A medida veda o comércio, a distribuição, a fabricação, a importação, a propaganda e o uso de uma máquina de tatuagem e de três tipos de tinta que não possuem registro sanitário.
A decisão tem como objetivo proteger a saúde de pessoas que fazem tatuagens em estúdios brasileiros.
Foi determinada a apreensão da máquina de tatuagem chamada Poseidon Vortex Tatto (ajustável com 2 baterias). O fabricante é a empresa Capitão James Serviços de Tatuagens.
Conforme a Anvisa, a empresa não tem autorização de funcionamento e o produto não possui registro na agência, o que torna sua produção e distribuição irregulares.
Além do equipamento, a proibição abrange três tintas da marca Dynamic. Elas são comercializadas pela empresa Santuário Supply Comércio de Material para Tatuagem Ltda., que também não tem autorização para funcionar.
Esses produtos específicos já estavam proibidos desde setembro de 2024 devido à falta de registro sanitário, mas continuaram sendo vendidos no mercado. As resoluções que formalizam a nova determinação estão publicadas no Diário Oficial da União.
A orientação para tatuadores que possuem esses itens é interromper o uso imediatamente. Os materiais devem ser separados e descartados de acordo com as normas da vigilância sanitária local.
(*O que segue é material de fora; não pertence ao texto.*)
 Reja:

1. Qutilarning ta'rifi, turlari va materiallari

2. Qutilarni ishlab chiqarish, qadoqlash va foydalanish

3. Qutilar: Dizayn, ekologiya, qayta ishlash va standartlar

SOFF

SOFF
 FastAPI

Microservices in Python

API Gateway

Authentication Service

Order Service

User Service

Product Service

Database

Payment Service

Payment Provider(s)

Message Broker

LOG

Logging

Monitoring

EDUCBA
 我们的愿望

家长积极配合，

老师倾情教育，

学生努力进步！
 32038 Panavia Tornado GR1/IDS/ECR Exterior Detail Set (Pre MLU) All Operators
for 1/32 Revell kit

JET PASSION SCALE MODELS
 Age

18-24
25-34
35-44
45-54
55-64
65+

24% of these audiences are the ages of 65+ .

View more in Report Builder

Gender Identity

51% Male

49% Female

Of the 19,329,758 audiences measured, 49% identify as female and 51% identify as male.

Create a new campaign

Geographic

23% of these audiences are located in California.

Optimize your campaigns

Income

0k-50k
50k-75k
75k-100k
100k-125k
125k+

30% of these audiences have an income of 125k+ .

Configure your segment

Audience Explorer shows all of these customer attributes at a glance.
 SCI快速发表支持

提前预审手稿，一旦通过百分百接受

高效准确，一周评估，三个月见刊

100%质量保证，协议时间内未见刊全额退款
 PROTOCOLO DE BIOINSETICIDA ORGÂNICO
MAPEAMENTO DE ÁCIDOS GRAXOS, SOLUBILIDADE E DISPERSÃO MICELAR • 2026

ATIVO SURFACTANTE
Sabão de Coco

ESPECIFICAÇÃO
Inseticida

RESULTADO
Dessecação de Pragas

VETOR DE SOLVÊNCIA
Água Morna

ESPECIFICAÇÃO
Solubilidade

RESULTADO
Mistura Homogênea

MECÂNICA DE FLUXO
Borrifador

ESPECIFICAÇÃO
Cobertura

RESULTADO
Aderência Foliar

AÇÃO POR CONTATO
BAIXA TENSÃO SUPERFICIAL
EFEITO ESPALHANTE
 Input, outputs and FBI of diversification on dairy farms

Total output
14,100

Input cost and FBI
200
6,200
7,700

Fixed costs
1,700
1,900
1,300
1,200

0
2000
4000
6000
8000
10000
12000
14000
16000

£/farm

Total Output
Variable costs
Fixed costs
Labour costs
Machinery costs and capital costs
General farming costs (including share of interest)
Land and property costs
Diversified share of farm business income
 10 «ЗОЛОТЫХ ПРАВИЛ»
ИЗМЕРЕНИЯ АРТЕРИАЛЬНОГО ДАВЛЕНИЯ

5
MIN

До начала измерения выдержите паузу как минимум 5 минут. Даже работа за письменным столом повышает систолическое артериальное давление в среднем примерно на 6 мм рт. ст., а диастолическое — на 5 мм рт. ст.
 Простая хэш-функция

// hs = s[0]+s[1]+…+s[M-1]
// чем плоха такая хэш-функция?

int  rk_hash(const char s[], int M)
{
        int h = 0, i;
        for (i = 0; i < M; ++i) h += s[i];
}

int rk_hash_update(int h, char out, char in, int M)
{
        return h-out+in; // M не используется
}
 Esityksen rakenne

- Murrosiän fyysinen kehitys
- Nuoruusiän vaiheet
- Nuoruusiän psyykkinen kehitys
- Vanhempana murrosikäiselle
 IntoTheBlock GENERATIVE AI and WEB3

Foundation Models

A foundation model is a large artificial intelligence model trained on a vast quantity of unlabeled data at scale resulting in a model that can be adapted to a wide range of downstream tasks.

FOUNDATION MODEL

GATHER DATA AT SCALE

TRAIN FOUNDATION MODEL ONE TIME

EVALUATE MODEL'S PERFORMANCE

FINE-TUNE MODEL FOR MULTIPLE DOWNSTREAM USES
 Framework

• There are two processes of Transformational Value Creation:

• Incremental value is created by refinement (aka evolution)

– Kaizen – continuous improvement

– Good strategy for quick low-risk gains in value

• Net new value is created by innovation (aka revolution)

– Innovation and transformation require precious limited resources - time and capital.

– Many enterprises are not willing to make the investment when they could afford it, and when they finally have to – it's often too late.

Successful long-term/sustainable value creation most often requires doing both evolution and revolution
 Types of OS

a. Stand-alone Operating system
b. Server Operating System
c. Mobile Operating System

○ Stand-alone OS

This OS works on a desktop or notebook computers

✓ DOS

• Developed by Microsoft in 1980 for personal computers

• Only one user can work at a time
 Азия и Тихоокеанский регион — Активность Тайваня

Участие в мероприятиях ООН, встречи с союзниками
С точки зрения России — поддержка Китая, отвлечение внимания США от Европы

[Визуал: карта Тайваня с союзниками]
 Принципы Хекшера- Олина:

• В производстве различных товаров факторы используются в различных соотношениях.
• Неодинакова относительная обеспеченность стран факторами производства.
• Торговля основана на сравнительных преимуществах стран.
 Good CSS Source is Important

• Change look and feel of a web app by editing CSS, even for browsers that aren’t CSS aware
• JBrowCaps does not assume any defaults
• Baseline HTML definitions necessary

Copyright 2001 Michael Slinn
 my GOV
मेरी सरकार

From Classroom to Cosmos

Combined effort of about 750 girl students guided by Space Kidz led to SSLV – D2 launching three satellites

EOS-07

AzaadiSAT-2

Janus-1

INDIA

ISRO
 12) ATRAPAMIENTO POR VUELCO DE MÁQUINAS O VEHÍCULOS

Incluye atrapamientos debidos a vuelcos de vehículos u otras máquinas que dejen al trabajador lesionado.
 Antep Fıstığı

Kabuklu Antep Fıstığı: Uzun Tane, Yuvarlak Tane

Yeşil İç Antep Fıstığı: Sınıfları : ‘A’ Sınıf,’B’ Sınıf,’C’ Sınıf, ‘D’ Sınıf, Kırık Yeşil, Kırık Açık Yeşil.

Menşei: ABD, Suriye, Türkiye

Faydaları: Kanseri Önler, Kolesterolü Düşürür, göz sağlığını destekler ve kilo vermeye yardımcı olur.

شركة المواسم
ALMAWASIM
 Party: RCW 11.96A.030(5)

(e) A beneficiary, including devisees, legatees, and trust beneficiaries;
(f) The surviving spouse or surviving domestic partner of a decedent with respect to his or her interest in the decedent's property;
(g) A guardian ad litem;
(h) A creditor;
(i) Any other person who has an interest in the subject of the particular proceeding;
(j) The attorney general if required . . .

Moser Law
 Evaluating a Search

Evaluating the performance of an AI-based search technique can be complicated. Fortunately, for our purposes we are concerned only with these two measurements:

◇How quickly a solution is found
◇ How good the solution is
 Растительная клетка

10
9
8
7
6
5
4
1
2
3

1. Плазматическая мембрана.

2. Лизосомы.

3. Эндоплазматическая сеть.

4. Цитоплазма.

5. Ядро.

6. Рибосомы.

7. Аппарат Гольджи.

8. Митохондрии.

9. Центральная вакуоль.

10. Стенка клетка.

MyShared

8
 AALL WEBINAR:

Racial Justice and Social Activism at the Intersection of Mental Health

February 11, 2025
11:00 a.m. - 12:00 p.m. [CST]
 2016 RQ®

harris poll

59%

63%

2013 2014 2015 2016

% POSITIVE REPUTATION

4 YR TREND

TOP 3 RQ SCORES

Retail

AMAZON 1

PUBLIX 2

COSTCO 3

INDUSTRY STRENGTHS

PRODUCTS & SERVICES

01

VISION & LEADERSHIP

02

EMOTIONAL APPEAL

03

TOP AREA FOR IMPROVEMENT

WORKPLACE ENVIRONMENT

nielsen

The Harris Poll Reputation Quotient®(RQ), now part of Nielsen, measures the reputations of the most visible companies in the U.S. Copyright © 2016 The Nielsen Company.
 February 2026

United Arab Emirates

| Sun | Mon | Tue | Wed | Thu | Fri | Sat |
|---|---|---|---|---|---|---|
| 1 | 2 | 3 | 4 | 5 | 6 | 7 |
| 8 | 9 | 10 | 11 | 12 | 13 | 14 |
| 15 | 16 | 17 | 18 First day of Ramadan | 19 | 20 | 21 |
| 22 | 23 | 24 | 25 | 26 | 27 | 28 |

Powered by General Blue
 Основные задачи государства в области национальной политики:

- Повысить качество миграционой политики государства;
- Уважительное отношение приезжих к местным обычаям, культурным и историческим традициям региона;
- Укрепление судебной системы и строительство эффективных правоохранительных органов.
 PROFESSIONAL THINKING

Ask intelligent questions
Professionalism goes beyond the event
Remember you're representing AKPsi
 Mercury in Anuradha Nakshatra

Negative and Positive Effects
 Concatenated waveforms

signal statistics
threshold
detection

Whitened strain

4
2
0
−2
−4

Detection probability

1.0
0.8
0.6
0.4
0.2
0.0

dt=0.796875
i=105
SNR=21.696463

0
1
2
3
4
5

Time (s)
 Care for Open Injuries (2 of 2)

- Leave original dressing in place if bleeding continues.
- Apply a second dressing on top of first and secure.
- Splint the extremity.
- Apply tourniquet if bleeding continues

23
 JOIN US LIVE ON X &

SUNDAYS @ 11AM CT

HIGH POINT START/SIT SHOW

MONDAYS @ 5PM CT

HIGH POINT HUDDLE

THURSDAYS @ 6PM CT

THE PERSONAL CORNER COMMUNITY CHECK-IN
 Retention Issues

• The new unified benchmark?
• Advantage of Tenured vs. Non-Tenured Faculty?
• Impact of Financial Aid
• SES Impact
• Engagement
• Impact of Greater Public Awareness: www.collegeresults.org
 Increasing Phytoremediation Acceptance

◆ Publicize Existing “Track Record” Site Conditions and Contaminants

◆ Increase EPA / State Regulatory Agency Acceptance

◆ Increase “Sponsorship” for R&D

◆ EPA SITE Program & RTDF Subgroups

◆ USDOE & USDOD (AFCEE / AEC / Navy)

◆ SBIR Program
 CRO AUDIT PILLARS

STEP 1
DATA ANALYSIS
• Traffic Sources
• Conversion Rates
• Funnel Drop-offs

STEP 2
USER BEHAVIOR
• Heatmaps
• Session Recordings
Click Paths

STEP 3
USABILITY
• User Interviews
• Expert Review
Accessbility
Continuar usando produtos que foram oficialmente proibidos configura uma infração sanitária. Estabelecimentos que forem flagrados com esses materiais podem receber multas e até ter o espaço de trabalho interditado pelas autoridades.
A Anvisa ressalta que clientes têm o direito de verificar a procedência dos materiais que serão aplicados na pele. É recomendado exigir a leitura dos rótulos antes do início do procedimento.
As embalagens originais precisam mostrar o número de registro válido na Anvisa e informações claras sobre o fabricante responsável pelo produto.
Profissionais que seguem as regras de biossegurança costumam abrir as agulhas descartáveis e preparar as tintas na frente do cliente. Essa prática é vista como uma demonstração de ética e ajuda a evitar a transmissão de doenças.
Pigmentos que não passaram pelos testes regulatórios podem conter concentrações de metais pesados tóxicos em sua formulação. A aplicação dessas substâncias não regulamentadas pode levar a reações alérgicas, inflamações crônicas e infecções de tratamento complexo.
O registro sanitário e o controle de qualidade que ele exige funcionam como uma barreira importante para garantir a segurança do procedimento. O mercado de estética no Brasil requer o cumprimento das normas de proteção à saúde que estão em vigor.